Relata-se ali uma situação que envolve o primeiro ministro José Sócrates, uma jornalista e o ministro Rui Pereira. A jornalista descreve o episódio como acha que se passou, e a coisa posta daquela maneira não é nada abonatória para o ministro Rui Pereira. Alguém que assina Rui Pereira responde como se fosse o ministro, nos comentários do Blog. Não sei se é o ministro. Ninguém sabe. Se o ministro tivesse um Blog, poderia responder certificadamente. Assim ninguém sabe se é o próprio, alguém por ele, ou um brincalhão. Mais, se o ministro tivesse um Blog poderia responder sem ser num comentário, responderia no seu Blog, apresentando a sua versão dos factos (que é substancialmente diferente da versão da jornalista).

 

Um Blog é uma forma de comunicação, mas também uma afirmação de identidade online.

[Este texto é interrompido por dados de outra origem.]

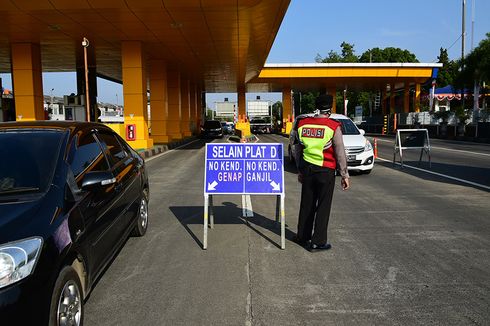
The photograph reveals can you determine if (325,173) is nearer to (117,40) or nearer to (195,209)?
(195,209)

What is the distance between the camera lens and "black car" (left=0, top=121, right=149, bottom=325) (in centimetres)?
266

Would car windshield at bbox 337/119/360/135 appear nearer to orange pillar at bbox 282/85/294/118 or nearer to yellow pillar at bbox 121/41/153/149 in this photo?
yellow pillar at bbox 121/41/153/149

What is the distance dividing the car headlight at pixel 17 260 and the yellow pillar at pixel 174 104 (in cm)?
3158

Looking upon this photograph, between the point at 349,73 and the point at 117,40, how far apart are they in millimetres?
25032

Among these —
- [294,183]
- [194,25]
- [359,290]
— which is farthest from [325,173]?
[194,25]

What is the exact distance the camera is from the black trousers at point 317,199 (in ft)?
17.7

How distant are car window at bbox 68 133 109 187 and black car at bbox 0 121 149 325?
0.04 ft

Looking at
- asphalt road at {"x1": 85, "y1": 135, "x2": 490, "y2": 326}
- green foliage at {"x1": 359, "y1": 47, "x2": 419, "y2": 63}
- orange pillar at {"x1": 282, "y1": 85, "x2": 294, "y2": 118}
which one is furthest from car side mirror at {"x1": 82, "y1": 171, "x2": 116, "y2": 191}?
green foliage at {"x1": 359, "y1": 47, "x2": 419, "y2": 63}

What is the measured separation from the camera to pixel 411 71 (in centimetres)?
4162

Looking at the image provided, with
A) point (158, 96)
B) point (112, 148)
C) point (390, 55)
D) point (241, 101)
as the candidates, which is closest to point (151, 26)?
point (158, 96)

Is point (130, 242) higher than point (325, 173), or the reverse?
point (325, 173)

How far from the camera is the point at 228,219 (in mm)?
7250

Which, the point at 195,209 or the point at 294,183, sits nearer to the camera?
the point at 195,209

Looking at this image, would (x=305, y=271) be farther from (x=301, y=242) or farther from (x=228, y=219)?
(x=228, y=219)
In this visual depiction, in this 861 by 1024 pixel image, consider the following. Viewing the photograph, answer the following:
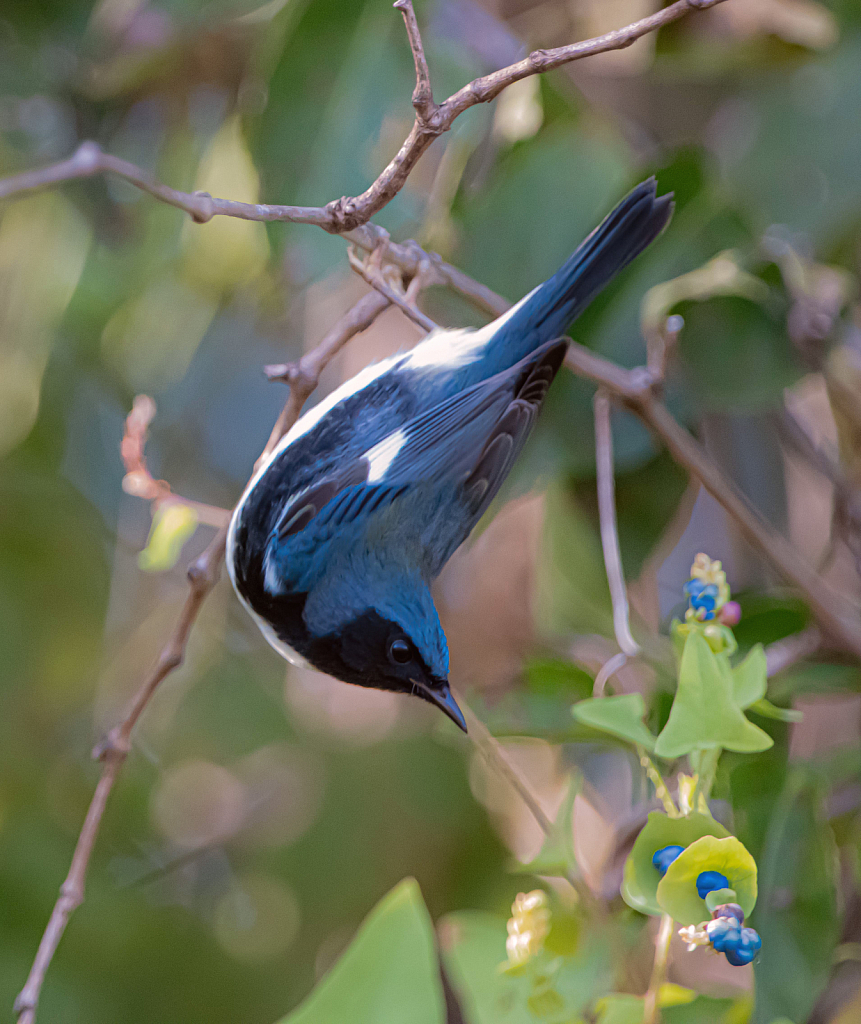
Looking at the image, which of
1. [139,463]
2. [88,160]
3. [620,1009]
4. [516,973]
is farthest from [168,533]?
[620,1009]

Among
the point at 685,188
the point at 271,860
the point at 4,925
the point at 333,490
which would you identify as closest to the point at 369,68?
the point at 685,188

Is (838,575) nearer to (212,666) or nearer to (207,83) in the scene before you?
(212,666)

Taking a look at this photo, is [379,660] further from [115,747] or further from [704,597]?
[704,597]

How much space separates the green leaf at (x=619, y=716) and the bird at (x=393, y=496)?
34cm

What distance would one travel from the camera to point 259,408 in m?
2.48

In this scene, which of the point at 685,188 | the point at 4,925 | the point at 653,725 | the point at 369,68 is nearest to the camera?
the point at 653,725

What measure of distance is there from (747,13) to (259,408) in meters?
1.55

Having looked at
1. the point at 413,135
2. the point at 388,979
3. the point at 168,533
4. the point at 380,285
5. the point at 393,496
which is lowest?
the point at 388,979

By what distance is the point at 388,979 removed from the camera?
1.13m

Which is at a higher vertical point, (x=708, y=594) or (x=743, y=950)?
(x=708, y=594)

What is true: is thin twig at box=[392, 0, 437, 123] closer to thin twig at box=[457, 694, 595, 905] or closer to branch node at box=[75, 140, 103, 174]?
branch node at box=[75, 140, 103, 174]

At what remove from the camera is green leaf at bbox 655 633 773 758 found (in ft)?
3.11

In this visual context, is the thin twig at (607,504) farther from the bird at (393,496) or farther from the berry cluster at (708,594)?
the berry cluster at (708,594)

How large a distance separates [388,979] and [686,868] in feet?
1.54
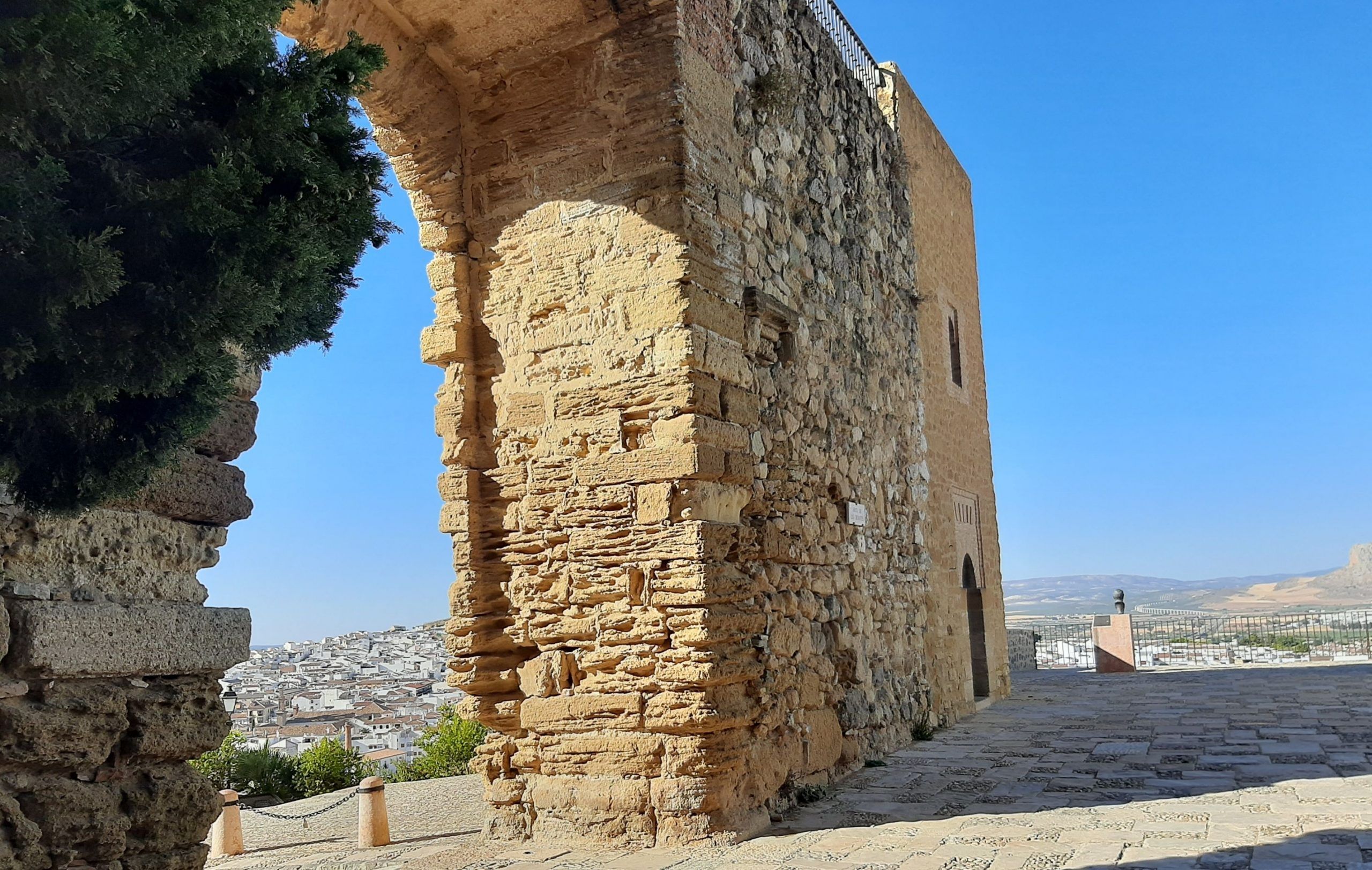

Falta identidade online à grande maioria dos nossos políticos. Neste caso, o ministro só teria a ganhar por ter um Blog. Se a coisa for bem feita, são mais as vantagens do que os inconvenientes.

 

Por último, algumas pessoas insurgem-se contra o facto do ministro ter respondido num comentário ao post (vamos assumir que foi mesmo o ministro Rui Pereira a deixar aquele comentário). Então mas queriam que ele respondesse onde? O senhor não tem Blog, é naquele espaço que é publicado um texto que o refere de forma muito pouco abonatória, havia de responder onde?

 

E os que dizem que o senhor se devia dedicar mais ao governo e menos aos Blogs........ pensem um bocadinho. Ou só acham piada a um governante com participação online quando é para louvar Barack Obama e a inteligente utilização que ele e a sua equipa fizeram da Internet quer na campanha eleitoral quer nestes primeiro tempos de governo?

 

Cambada de provincianos.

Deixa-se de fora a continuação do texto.